Requiring YouTubers To Give Positive Reviews For Access To Games Can't Work As A Long Term Strategy
from the outta-the-bag dept
We’ve written before about the recent trend among video game publishers in trading access for YouTube personalities to their games and positive coverage. Nintendo had been the most notable example of this to date, but they certainly aren’t alone. This most recent example concerns Warner Bros.’ Middle-earth: Shadow of Mordor and the deals the publisher struck with YouTubers, which are far more restrictive than those we’ve seen previously.

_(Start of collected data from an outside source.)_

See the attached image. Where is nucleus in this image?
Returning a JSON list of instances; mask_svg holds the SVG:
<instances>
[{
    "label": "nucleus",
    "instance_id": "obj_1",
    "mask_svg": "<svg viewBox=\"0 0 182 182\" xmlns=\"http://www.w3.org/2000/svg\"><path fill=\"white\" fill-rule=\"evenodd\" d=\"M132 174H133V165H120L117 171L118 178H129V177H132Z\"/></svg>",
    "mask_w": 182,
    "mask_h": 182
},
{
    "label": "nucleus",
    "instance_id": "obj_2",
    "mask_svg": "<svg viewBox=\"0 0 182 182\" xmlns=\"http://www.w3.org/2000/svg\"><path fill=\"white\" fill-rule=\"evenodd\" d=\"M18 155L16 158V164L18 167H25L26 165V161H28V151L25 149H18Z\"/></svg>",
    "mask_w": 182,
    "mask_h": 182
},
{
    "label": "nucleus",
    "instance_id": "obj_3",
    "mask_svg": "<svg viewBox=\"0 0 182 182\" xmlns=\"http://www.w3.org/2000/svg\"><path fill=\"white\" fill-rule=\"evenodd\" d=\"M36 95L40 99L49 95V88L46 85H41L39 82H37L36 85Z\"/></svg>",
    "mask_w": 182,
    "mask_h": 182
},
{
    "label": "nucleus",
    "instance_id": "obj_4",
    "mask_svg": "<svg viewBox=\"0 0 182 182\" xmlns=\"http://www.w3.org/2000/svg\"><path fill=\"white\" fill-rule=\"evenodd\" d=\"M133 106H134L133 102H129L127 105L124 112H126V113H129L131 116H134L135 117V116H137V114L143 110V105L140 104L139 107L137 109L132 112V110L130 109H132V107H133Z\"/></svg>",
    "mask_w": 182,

“Videos will promote positive sentiment about the game. Videos must not show bugs or glitches that may exist. Maximize awareness for the Shadow of Mordor video game during the ‘Week of Vengeance’ through gameplay content, key brand messaging, and information and talent usage on Twitch channels. Persuade viewers to purchase game, catch the attention of casual and core gamers who already know and love Middle-earth. Requirements involve one livestream, one YouTube video, and one Facebook post/tweet in support of the videos. Videos will have a strong verbal call to action, a clickable link in the description box for the viewer to go to the game’s website to learn more about the game [and] to learn how to register and play the game. Twitch stream videos will have five calls to action. Videos will be of sufficient length to feature gameplay and build excitement.”
“Videos must include discussion of the Nemesis System. This really should take up the bulk of the focus, such as how different the orcs are, how vivid their personality and dialogue are, gathering intel and domination abilities, exploiting their strengths and weaknesses. Videos must include discussion of the action and combat that takes place within the game, such as brutal finishers, execution moves, and wraith powers. The company has final approval on the YouTube video… at least 48 hours before any video goes live.”
Now, look, there’s been a great deal of discussion as of late about the evils of the current gaming journalism scene, yet here’s the shining example of corruption and nobody’s up in arms. I can’t quite figure that out. What these publishers are doing is creating a sub-section of the YouTuber ecosystem that will be first to market with reviews of gaming products but also in chorus with one another in heaping praise as a contractual obligation. Delightful. The Kotaku article says that this is an uncomfortable, systemic, and long-term problem. It isn’t, and here’s why: it can only work for a tiny period of time.
And that period of time is coming to an end. Now that these deals are coming into the light with more regular frequency, they are only serving to condition the public to one thing: not trusting positive reviews of games. It’s the inevitable result of this sort of thing. If the gaming public knows that you have these deals, they’ll almost certainly decide not to trust positive YouTuber reviews of games. The negative reviews, on the other hand, certainly will be trustworthy. So, in the end, gamers will only have negative reviews to base decisions on when it comes to the games they buy. That ain’t no way to run an industry.
It’s time the major publishers wised up to this sort of thing. Any short-term benefit is going to be far outweighed by the long-term distrust they’re sowing.